──────── Document passage

ONE OF THE ECONOMIST'S BEST BOOKS OF 2025
ONE OF THE OBSERVER'S BEST BOOKS OF 2025
ONE OF THE TIMES'S BEST SCIENCE AND ENVIRONMENT BOOKS OF 2025
A FINANCIAL TIMES AND SUNDAY TIMES SUMMER READING PICK

'AN EXCEPTIONAL BOOK.' Robert Macfarlane, author of Underland
'A BOLD, BEAUTIFUL, CONFRONTING JOURNEY.' Isabella Tree, author of Wilding
'EVERY PAGE SINGS.' Rachel Clarke, Observer

From the winner of the Sunday Times Young Writer of the Year Award comes an epic walk across the Alps in the footsteps of a wolf, throwing unique light on Europe's mountainous hinterlands at a moment of political and environmental change.

In 2011, a young wolf named Slavc set out from Slovenia. Tracked by GPS, he travelled a thousand miles through the Alps, arriving four months later on the Lessinian plateau, north of Verona. There had been no wolves in northern Italy for a century, but here he crossed paths with a female wolf on a walkabout of her own. A decade later and there are more than a hundred wolves back in the area, the result of their remarkable meeting.

In Lone Wolf, Weymouth walks Slavc's path, examining the changes facing these wild corners of Europe. Here, the call to rewild meets the urge to preserve culture; nationalism and globalisation pull apart; climate change is radically changing lives; and migrants, too, are on the move.

────────────────

■ Directive 1
In the entries, swap "farther" for "further" in the stretch from the line containing "In this scene, does" through the end of the entries, and give that stretch again with nothing else changed. Leave the pictures out of your answer.

──────── Supplied data

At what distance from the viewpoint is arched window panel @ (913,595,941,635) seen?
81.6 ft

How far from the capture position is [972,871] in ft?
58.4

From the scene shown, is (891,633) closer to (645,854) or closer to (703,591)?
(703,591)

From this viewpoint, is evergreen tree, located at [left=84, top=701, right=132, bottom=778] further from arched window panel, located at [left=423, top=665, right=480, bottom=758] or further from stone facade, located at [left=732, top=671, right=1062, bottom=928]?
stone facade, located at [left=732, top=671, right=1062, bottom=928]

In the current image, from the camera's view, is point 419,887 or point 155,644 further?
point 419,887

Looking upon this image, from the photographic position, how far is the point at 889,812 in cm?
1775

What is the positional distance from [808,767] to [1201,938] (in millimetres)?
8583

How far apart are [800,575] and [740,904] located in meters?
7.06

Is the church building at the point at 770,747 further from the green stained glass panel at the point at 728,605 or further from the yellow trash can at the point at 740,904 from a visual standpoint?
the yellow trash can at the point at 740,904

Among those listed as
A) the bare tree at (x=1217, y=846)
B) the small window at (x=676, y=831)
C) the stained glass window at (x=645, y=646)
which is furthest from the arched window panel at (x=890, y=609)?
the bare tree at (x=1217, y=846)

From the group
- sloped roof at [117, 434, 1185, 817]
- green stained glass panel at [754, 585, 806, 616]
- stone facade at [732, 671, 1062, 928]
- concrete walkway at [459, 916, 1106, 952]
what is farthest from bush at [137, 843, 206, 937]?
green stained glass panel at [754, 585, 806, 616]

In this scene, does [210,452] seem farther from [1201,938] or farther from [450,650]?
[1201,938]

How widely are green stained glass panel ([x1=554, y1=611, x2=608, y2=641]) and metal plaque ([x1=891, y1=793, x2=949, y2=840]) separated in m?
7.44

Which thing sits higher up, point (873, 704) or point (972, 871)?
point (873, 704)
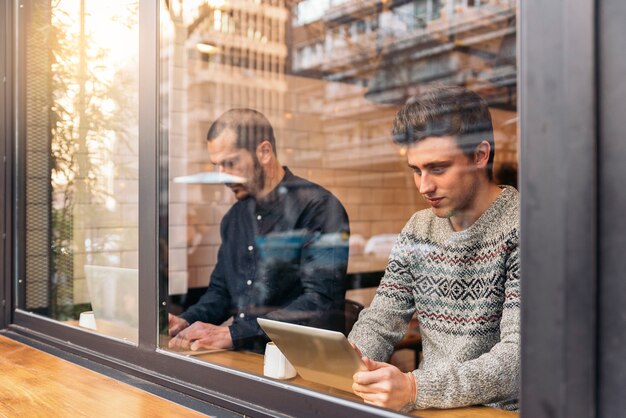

────────────────

■ Directive 2
Duplicate the stretch of the Lone Wolf book description from "From the winner" through "and environmental change." with no changes.

■ Response 1
In this scene, does [210,452] seem further from [1201,938] or further from [450,650]?
[1201,938]

How widely are green stained glass panel ([x1=554, y1=611, x2=608, y2=641]) and metal plaque ([x1=891, y1=793, x2=949, y2=840]) separated in m?
7.44

Which thing sits higher up, point (873, 704) or point (972, 871)?
point (873, 704)

■ Response 2
From the winner of the Sunday Times Young Writer of the Year Award comes an epic walk across the Alps in the footsteps of a wolf, throwing unique light on Europe's mountainous hinterlands at a moment of political and environmental change.